Desserts

Blueberry Lemon Olive Oil Baked Donuts

These blueberry lemon olive oil baked donuts are incredibly moist, bursting with fresh berries and citrus. An easy baked donut recipe perfect for spring brunch!

Moist blueberry lemon olive oil baked donuts with lemon glaze on a wire rack
Prep 15 minutes
Cook 12 minutes
Total 27 minutes
Serves 6 donuts
Cuisine American
Course Dessert, Brunch
Calories 320

If you're looking for a treat that feels indulgent yet surprisingly wholesome, these blueberry lemon olive oil baked donuts are exactly what you need. They come together in one bowl with no fancy equipment, and the flavor combination of sweet blueberries and bright lemon is absolutely irresistible. Plus, using olive oil keeps them incredibly moist without the heaviness of butter, making them perfect for a spring brunch or a quick breakfast when you're craving something special.

These aren't your typical deep-fried donuts. They're baked, which means less mess and a better-for-you option that still tastes amazing. The olive oil adds a subtle fruity note that pairs beautifully with the lemon zest and juicy blueberries. Whether you're a seasoned baker or a complete beginner, this recipe is foolproof and delivers bakery-quality donuts right from your own kitchen.

Why You'll Love This Recipe

  • One-Bowl Wonder: Mix everything in a single bowl for easy cleanup.
  • No Yeast, No Frying: Quick baking powder leavening and oven-baked for simplicity.
  • Incredibly Moist: Olive oil ensures tender, moist donuts that stay fresh for days.
  • Bright Spring Flavor: Lemon and blueberries are a classic spring pairing that feels fresh and seasonal.
  • Beginner-Friendly: Simple steps with clear instructions make this recipe fail-proof.
  • Perfect for Brunch: Serve these at your next brunch and watch them disappear.
  • Customizable: Easy to adapt with different berries, citrus, or add-ins.

Ingredients

  • 1 ½ cups all-purpose flour
  • ½ cup granulated sugar
  • 1 teaspoon baking powder
  • ½ teaspoon baking soda
  • ¼ teaspoon salt
  • ½ cup extra virgin olive oil
  • ½ cup buttermilk (or regular milk with 1 tablespoon lemon juice)
  • 2 large eggs
  • 1 teaspoon vanilla extract
  • Zest of 1 lemon
  • ¼ cup fresh lemon juice
  • 1 cup fresh or frozen blueberries (do not thaw if frozen)

※ ※ ※

▶ Task instructions:
[1] According to the donut recipe, what is the total time needed to make these donuts?
[2] Copy the donut recipe word for word, from "Ingredients" to "tablespoon lemon juice)".

▶ Data:
※ ※ ※

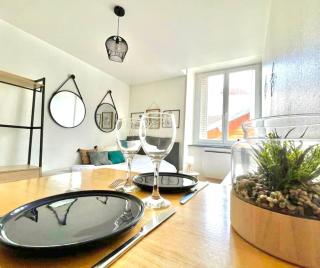Les Jours Calmes, studio chaleureux - Limoges - 3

※ ※ ※

▶ Answers to the tasks:
[1] 27 minutes

[2]
Ingredients

  • 1 ½ cups all-purpose flour
  • ½ cup granulated sugar
  • 1 teaspoon baking powder
  • ½ teaspoon baking soda
  • ¼ teaspoon salt
  • ½ cup extra virgin olive oil
  • ½ cup buttermilk (or regular milk with 1 tablespoon lemon juice)